Suara.com - Dalam roadmap industri otomotif nasional, Kementerian Perindustrian atau Kemenperin telah menetapkan target 20 persen penggunaan kendaraan berbasis baterai listrik pada 2025.
Teknologi fuel cell berbasis hidrogen untuk produksi industri kendaraan ramah lingkungan juga termasuk di dalamnya.
Dikutip kantor berita Antara dari rilis tertulis Kementerian Perindustrian, hidrogen adalah sumber energi alternatif untuk bahan bakar yang bisa diterapkan bagi sektor industri, transportasi, pembangkit listrik, tenaga portabel, dan sektor lainnya.
Pemerintah melalui Kemenperin mulai menginisiasi penerapan pemanfaatan hidrogen di Indonesia. Baik sebagai sumber tenaga pembangkit listrik maupun bahan bakar untuk moda transportasi darat, udara, dan laut.
Hidrogen sebagai pengganti energi fosil saat ini masih dikembangkan di sektor pembangkit listrik. Teknologi yang digunakan adalah hybrid, kombinasi hidrogen dan gas alam (grey hydrogen), yang masih menghasilkan emisi karbon.
"Kami berharap untuk dapat memasukkan hidrogen biru pada tahap berikutnya," jelas Menteri Perindustrian Agus Gumiwang Kartasasmita.
Sejalan dengan fokus Pertemuan Tahunan World Economic Forum 2022 mengenai EBT, Menperin melakukan pertemuan dengan APUS Group, yang memiliki inisiatif APUS Zero Emission.
Sebagai agensi desain European Aviation Safety Agency (EASA), APUS Group meneliti bagaimana hidrogen dapat digunakan secara aman dan ekonomis.

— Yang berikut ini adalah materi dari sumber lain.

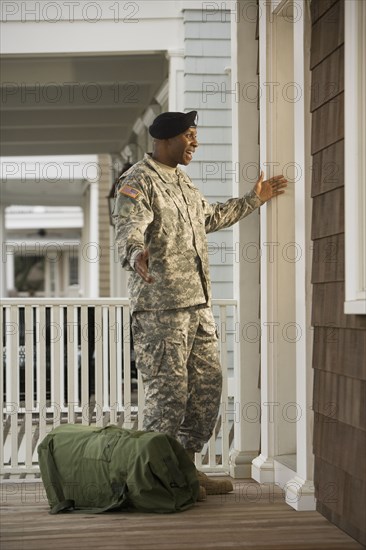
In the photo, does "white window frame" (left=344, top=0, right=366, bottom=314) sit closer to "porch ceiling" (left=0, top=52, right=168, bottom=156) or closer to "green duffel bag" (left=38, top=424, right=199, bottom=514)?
"green duffel bag" (left=38, top=424, right=199, bottom=514)

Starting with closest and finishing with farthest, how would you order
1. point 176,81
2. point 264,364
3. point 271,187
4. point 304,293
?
point 304,293 → point 271,187 → point 264,364 → point 176,81

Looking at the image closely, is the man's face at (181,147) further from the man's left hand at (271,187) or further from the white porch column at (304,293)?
the white porch column at (304,293)

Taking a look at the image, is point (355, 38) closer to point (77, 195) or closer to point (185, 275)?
point (185, 275)

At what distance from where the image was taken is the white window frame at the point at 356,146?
12.2 feet

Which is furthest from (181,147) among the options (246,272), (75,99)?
(75,99)

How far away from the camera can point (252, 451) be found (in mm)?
5543

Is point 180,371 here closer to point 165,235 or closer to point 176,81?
point 165,235

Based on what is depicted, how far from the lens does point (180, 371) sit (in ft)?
A: 15.6

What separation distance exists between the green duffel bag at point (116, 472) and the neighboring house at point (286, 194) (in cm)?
51

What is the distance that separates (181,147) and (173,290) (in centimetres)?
68

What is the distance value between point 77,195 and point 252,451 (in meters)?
13.9

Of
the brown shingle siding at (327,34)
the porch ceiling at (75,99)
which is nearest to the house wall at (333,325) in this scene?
the brown shingle siding at (327,34)

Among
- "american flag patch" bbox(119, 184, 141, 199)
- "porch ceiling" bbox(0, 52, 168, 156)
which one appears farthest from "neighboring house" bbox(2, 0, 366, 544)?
"american flag patch" bbox(119, 184, 141, 199)

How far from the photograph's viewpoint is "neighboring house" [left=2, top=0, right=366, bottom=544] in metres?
3.83
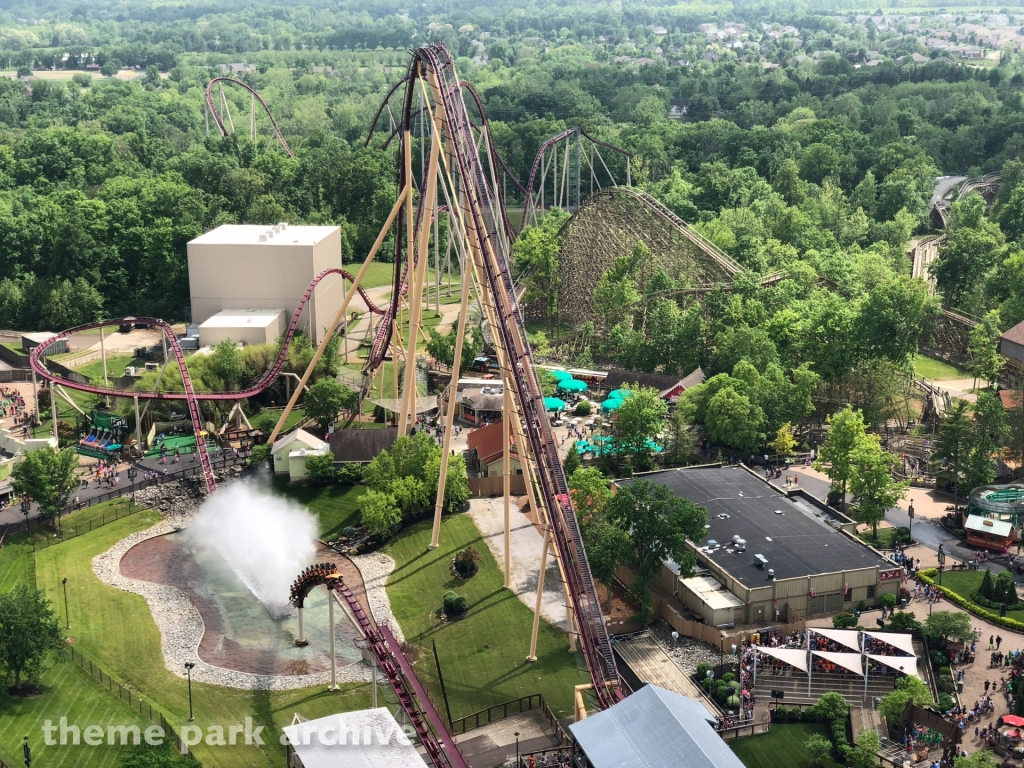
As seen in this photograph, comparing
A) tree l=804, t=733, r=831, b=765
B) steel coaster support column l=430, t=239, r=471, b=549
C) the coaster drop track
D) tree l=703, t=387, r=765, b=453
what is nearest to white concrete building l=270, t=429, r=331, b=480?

Baca Juga: Renault Pertimbangkan Bangun Divisi Mobil Listrik Sendiri
"Hasil penelitian dan pengalaman dari berbagai proyek dan kerja sama diterapkan dalam produk APUS i-2 dan APUS i-5 untuk membangun pesawat hybrid-listrik sel bahan bakar hidrogen dengan kinerja yang sangat baik," papar Menperin.
Pekan lalu (29/5/2022), dalam rangkaian kunjungan kerja di Eropa, yakni saat melakukan pertemuan dengan dua perusahaan industri di Jerman, Menperin menyatakan membuka peluang pengembangan industri hilirisasi serta energi baru terbarukan (EBT) Indonesia dengan perusahaan Jerman.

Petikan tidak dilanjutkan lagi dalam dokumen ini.